Riscrivi queste righe cambiando "wall sconce" in "table lamp" e lasciando tutto il resto com'è.

Registrazioni di domande basate su scene
+ + +

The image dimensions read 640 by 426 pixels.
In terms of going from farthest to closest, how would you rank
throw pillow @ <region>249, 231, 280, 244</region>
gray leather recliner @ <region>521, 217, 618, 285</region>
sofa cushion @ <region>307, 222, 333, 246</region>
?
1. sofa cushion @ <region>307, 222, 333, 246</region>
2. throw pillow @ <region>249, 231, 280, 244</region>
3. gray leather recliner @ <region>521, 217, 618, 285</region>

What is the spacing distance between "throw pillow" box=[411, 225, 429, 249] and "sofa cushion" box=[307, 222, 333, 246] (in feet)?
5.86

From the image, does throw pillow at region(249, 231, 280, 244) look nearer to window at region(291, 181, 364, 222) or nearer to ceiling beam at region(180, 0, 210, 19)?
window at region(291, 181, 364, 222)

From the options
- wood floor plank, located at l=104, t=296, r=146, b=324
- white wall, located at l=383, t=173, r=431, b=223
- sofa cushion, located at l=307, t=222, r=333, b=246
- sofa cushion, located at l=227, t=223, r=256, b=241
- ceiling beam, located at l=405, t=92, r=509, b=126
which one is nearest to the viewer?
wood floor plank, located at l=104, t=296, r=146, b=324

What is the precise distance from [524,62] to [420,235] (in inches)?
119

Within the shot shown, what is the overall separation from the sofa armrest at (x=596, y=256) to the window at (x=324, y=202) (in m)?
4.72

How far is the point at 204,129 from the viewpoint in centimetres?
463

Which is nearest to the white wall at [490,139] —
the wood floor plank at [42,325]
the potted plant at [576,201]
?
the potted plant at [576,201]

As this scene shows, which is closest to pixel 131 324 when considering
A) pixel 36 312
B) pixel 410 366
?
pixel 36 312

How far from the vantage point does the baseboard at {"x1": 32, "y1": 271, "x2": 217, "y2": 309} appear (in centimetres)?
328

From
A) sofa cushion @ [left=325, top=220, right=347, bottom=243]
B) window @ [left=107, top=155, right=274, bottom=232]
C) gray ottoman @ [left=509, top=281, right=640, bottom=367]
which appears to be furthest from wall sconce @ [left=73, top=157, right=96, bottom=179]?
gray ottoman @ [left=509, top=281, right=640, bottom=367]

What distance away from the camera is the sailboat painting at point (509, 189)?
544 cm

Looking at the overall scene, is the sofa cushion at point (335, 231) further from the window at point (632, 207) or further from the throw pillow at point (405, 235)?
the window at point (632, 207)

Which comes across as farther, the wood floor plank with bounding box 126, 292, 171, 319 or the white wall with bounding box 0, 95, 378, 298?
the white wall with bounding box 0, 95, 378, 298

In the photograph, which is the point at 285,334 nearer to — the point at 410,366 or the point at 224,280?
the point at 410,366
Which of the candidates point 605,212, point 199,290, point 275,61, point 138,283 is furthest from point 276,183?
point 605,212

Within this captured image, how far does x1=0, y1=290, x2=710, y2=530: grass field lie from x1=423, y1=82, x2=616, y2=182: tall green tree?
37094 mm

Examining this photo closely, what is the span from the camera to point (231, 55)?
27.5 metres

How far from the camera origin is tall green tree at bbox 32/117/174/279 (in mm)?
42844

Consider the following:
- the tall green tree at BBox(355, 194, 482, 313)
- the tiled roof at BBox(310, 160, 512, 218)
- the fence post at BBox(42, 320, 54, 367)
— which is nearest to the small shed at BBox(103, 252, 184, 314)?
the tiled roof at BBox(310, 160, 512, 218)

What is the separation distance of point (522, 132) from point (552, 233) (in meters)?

+ + +

## [RISULTATO]
The image dimensions read 640 by 426 pixels.
In terms of going from farthest to closest, how would you rank
throw pillow @ <region>249, 231, 280, 244</region>
gray leather recliner @ <region>521, 217, 618, 285</region>
sofa cushion @ <region>307, 222, 333, 246</region>
?
1. sofa cushion @ <region>307, 222, 333, 246</region>
2. throw pillow @ <region>249, 231, 280, 244</region>
3. gray leather recliner @ <region>521, 217, 618, 285</region>

What is the spacing distance between "throw pillow" box=[411, 225, 429, 249] and "sofa cushion" box=[307, 222, 333, 246] (in feet)?
5.86

From the image, does throw pillow at region(249, 231, 280, 244) look nearer to window at region(291, 181, 364, 222) or nearer to ceiling beam at region(180, 0, 210, 19)?
window at region(291, 181, 364, 222)

From the options
- wood floor plank, located at l=104, t=296, r=146, b=324
- white wall, located at l=383, t=173, r=431, b=223
- sofa cushion, located at l=307, t=222, r=333, b=246
- sofa cushion, located at l=227, t=223, r=256, b=241
- ceiling beam, located at l=405, t=92, r=509, b=126
which one is nearest to the viewer?
wood floor plank, located at l=104, t=296, r=146, b=324

What is the precise distance from [524,62] to [420,235] (in inches)?
119

Within the shot shown, what is the overall separation from the sofa armrest at (x=596, y=256) to the window at (x=324, y=202) (in m)?
4.72

How far is the point at 204,129 from the viewpoint in centimetres?
463

Which is nearest to the white wall at [490,139] —
the wood floor plank at [42,325]
the potted plant at [576,201]
?
the potted plant at [576,201]

As this scene shows, which is closest to pixel 131 324 when considering
A) pixel 36 312
B) pixel 410 366
?
pixel 36 312

How far from the vantage point does the baseboard at {"x1": 32, "y1": 271, "x2": 217, "y2": 309} appear (in centimetres)?
328

From
A) sofa cushion @ [left=325, top=220, right=347, bottom=243]
B) window @ [left=107, top=155, right=274, bottom=232]
C) gray ottoman @ [left=509, top=281, right=640, bottom=367]
which appears to be furthest from table lamp @ [left=73, top=157, right=96, bottom=179]?
gray ottoman @ [left=509, top=281, right=640, bottom=367]

What distance away from the camera is the sailboat painting at point (509, 189)?
544 cm

Looking at the overall scene, is the sofa cushion at point (335, 231) further from the window at point (632, 207) or further from the throw pillow at point (405, 235)?
the window at point (632, 207)

Which comes across as farther, the wood floor plank with bounding box 126, 292, 171, 319 or the white wall with bounding box 0, 95, 378, 298?
the white wall with bounding box 0, 95, 378, 298

In the photograph, which is the point at 285,334 nearer to — the point at 410,366 or the point at 224,280?
the point at 410,366
Which of the candidates point 605,212, point 199,290, point 275,61, point 138,283 is furthest from point 276,183?
point 605,212

Within this captured image, how far does x1=0, y1=290, x2=710, y2=530: grass field lie from x1=423, y1=82, x2=616, y2=182: tall green tree?
37094 mm

Examining this photo closely, what is the span from the camera to point (231, 55)?
27.5 metres

How far from the camera origin is tall green tree at bbox 32/117/174/279 (in mm)?
42844

Consider the following:
- the tall green tree at BBox(355, 194, 482, 313)
- the tiled roof at BBox(310, 160, 512, 218)
- the fence post at BBox(42, 320, 54, 367)
— which is nearest to the small shed at BBox(103, 252, 184, 314)?
the tiled roof at BBox(310, 160, 512, 218)

What is the separation distance of point (522, 132) from point (552, 233) (in meters)?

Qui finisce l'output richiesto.